Would you transcribe each entry exactly as it stands, omitting the pictures?

[Dataset entries]
------------------------------

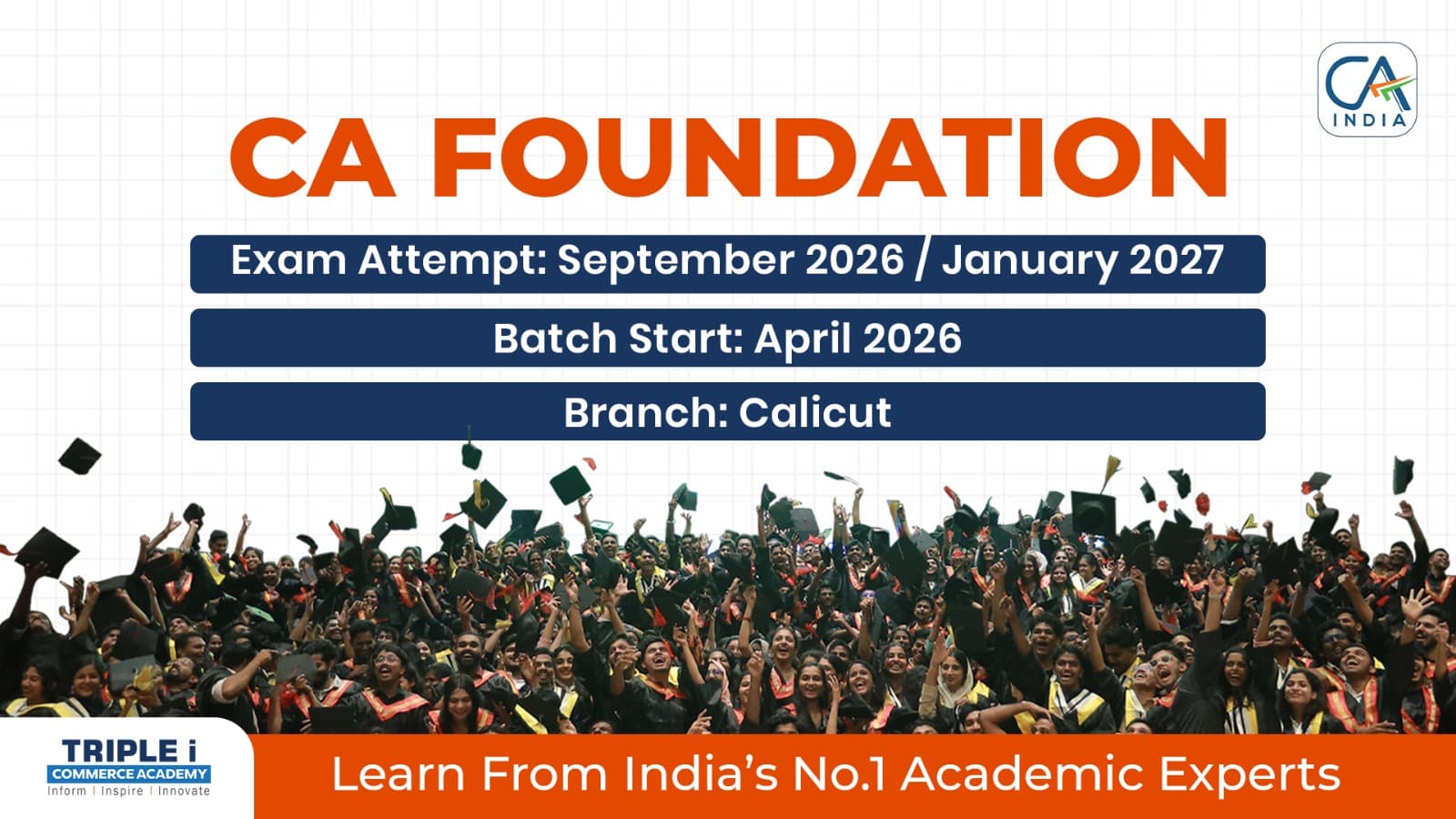 CA
INDIA

CA FOUNDATION

Exam Attempt: September 2026 / January 2027

Batch Start: April 2026

Branch: Calicut

TRIPLE i
COMMERCE ACADEMY
Inform | Inspire | Innovate

Learn From India's No.1 Academic Experts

------------------------------

§ **Finished task**
 CA
INDIA

CA FOUNDATION

Exam Attempt: September 2026 / January 2027

Batch Start: April 2026

Branch: Calicut

TRIPLE i
COMMERCE ACADEMY
Inform | Inspire | Innovate

Learn From India's No.1 Academic Experts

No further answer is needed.